Instructions to follow: Return every line of the material below that contains the word "brick", copied unchanged.

Provided data:
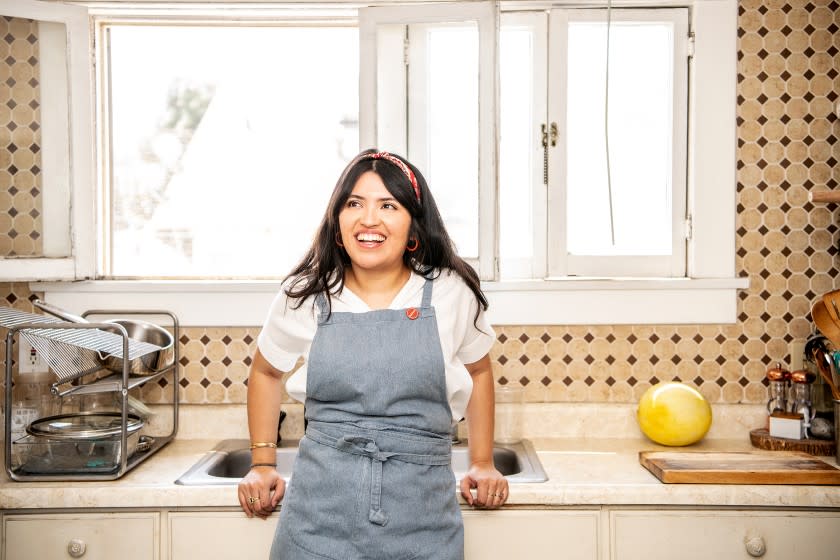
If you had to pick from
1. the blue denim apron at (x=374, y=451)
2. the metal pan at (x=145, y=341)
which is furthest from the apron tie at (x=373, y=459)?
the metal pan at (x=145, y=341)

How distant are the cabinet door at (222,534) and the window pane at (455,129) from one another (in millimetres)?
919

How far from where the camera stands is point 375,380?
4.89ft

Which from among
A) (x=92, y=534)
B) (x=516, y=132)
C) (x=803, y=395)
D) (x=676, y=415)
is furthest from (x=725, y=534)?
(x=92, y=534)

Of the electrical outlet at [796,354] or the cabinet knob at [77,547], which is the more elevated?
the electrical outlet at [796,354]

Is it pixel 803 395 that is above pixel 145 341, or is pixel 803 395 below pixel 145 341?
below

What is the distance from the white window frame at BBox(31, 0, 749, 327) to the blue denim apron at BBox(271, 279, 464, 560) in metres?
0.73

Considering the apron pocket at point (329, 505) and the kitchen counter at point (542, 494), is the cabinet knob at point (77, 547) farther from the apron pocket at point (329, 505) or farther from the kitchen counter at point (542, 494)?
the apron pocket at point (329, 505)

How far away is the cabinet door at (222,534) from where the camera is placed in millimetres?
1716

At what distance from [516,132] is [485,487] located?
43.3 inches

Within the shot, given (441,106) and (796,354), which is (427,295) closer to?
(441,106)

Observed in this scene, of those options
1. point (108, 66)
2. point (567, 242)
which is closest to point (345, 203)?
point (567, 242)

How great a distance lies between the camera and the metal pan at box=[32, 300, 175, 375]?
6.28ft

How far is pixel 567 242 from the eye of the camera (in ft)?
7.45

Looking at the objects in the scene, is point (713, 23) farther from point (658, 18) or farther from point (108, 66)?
--
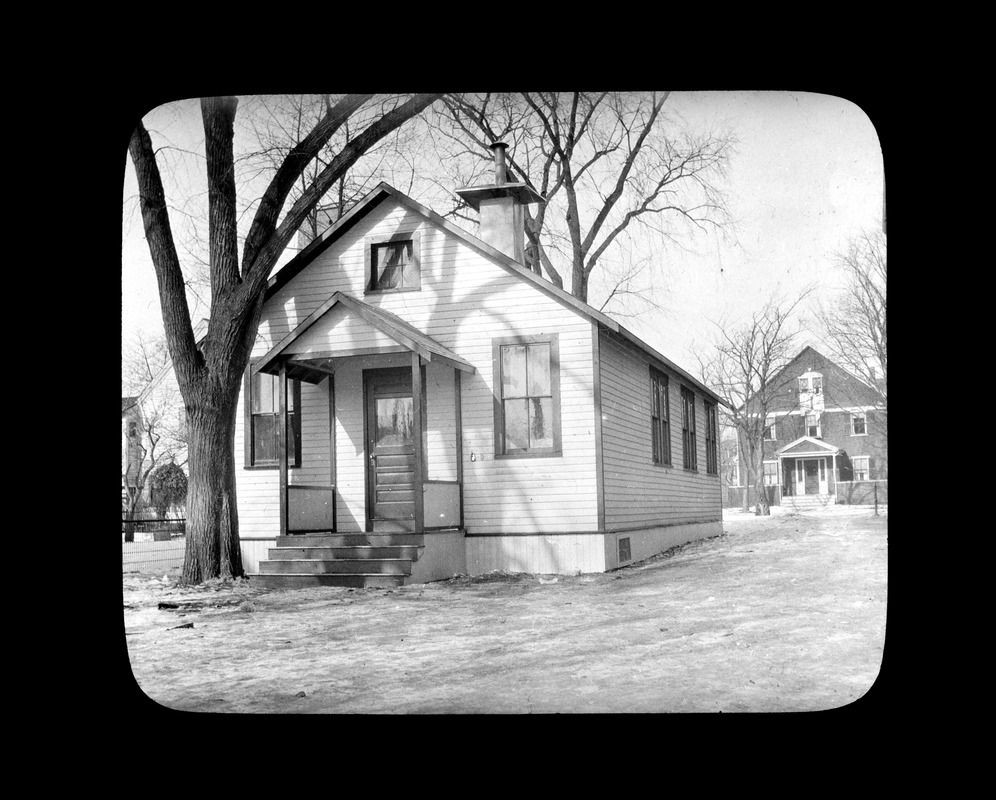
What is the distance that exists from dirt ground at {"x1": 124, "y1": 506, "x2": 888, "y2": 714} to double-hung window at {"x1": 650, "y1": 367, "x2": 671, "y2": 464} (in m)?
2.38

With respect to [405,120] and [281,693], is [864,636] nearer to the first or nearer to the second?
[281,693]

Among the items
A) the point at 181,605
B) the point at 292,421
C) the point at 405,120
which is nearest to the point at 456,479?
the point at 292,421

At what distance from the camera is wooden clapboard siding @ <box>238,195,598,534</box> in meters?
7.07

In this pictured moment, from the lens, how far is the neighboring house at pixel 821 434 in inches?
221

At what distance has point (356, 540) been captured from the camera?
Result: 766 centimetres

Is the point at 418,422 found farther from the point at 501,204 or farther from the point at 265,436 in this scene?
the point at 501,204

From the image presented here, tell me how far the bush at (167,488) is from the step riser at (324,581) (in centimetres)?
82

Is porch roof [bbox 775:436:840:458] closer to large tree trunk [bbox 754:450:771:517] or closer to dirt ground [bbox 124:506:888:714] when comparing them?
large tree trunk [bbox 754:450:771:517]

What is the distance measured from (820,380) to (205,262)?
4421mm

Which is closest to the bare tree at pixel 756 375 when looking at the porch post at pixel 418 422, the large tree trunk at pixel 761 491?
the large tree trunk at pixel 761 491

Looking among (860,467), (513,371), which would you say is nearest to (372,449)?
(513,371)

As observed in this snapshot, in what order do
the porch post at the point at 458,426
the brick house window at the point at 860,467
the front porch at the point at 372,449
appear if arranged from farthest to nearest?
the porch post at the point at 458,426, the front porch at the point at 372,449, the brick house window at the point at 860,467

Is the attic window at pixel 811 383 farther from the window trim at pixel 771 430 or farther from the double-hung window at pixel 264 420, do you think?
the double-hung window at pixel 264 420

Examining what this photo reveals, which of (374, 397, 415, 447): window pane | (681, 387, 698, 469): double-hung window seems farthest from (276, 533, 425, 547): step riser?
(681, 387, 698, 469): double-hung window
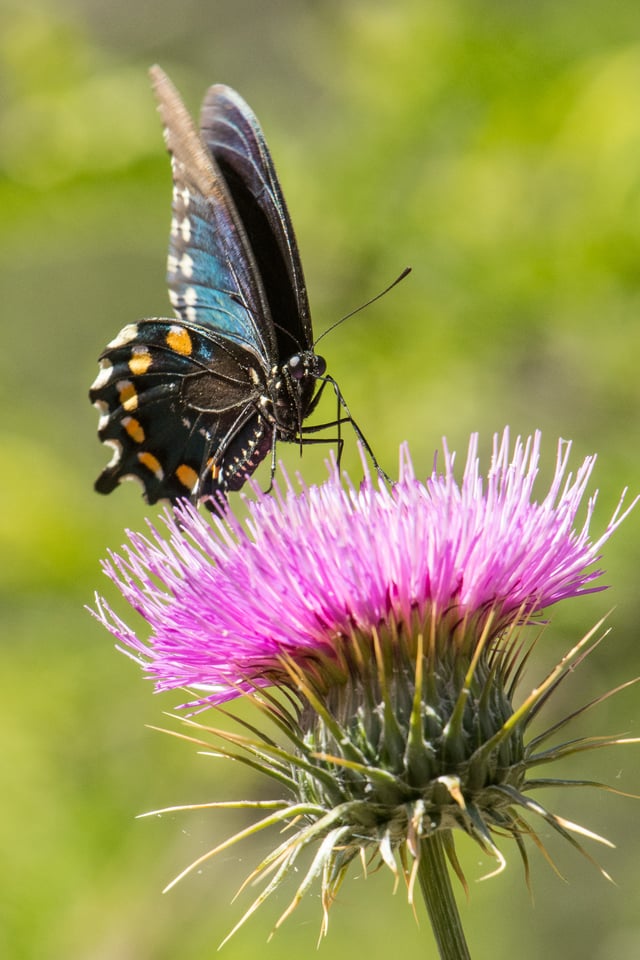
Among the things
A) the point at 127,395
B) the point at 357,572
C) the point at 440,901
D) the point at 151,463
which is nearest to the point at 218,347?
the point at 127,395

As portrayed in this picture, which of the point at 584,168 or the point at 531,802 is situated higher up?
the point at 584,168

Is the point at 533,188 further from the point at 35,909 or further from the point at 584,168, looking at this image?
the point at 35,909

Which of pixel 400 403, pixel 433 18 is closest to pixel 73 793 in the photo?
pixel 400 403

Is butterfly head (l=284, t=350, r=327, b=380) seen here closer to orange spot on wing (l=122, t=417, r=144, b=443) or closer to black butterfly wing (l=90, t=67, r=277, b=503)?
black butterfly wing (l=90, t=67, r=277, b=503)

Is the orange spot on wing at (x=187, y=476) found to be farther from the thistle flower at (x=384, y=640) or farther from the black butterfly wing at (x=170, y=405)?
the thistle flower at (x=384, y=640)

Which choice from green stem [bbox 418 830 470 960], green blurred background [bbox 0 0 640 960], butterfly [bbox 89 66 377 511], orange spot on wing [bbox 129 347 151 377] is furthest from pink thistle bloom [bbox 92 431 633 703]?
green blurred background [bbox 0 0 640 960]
* * *
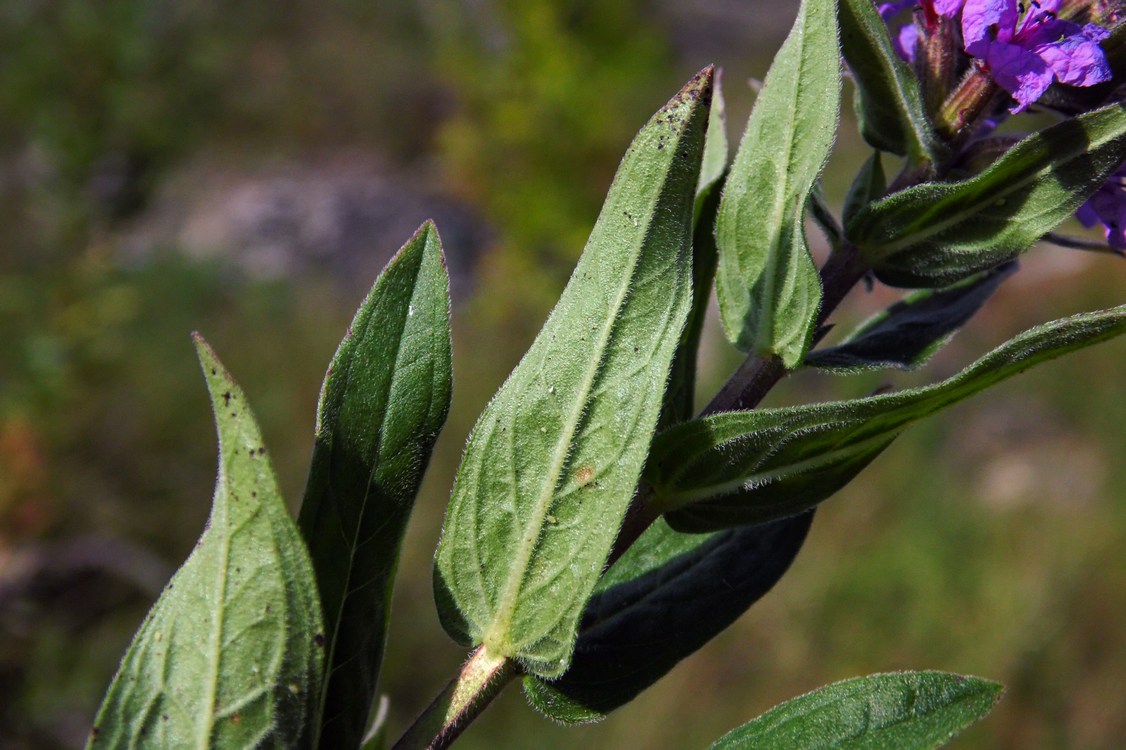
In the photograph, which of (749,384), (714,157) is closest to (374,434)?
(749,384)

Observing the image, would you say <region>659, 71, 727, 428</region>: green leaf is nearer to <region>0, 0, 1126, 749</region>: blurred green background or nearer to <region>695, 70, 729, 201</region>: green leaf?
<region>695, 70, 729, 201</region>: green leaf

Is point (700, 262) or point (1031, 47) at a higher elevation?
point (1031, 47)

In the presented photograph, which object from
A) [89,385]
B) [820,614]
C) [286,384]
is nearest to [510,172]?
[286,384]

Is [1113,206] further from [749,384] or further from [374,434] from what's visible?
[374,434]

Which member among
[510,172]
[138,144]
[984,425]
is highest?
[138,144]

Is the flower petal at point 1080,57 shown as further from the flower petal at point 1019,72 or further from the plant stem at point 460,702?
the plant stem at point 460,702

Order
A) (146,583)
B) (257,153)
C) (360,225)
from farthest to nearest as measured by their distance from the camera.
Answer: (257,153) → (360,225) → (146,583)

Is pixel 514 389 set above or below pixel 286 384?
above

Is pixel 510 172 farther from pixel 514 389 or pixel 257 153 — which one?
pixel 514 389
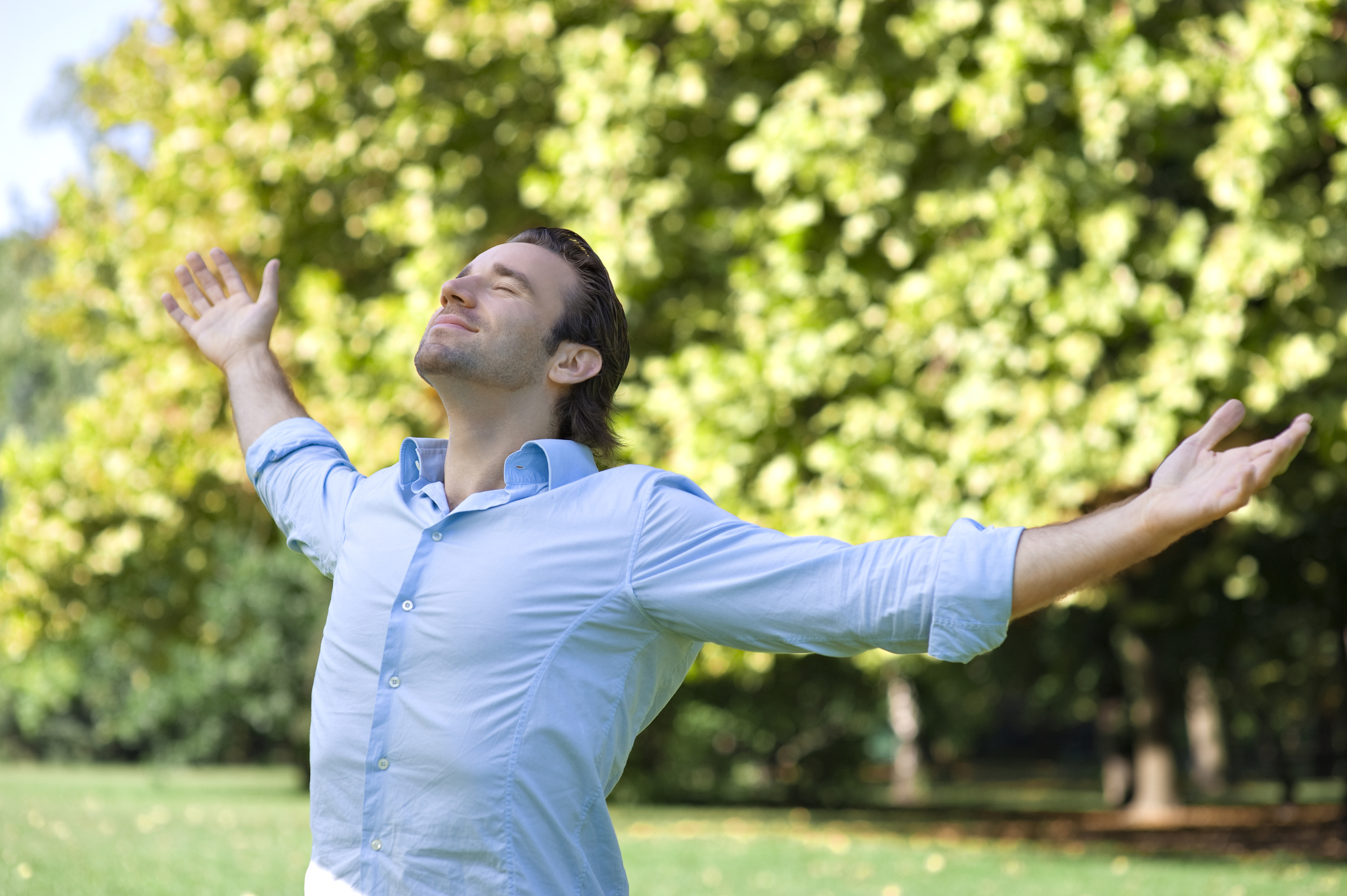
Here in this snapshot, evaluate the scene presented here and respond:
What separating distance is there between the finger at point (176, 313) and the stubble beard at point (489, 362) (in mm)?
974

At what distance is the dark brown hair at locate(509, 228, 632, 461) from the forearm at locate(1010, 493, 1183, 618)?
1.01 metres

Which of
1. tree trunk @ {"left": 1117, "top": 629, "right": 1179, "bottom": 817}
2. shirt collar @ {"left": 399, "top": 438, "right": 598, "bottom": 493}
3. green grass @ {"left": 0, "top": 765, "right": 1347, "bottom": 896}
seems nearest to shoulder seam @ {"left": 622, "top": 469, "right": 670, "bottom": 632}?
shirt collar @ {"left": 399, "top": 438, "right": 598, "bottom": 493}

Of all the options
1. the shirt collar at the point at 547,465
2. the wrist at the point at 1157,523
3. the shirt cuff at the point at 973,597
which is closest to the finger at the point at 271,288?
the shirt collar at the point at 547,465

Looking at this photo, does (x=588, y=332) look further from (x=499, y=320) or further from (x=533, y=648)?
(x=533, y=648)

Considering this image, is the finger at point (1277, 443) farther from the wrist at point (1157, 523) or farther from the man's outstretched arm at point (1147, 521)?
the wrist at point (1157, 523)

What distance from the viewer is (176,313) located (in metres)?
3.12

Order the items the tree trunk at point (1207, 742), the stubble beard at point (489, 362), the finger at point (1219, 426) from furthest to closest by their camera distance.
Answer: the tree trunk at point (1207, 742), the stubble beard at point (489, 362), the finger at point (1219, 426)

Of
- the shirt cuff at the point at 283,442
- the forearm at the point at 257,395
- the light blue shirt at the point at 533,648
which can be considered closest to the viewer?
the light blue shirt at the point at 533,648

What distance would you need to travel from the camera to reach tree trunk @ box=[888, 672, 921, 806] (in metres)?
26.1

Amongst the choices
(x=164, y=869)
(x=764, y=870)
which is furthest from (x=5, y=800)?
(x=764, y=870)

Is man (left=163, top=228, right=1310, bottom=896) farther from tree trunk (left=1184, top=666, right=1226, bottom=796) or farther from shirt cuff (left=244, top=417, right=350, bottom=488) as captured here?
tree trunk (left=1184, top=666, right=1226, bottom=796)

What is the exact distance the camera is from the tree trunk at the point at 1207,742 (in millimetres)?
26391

Response below:
the brick house window at the point at 860,467
the porch post at the point at 458,426, the front porch at the point at 372,449, the brick house window at the point at 860,467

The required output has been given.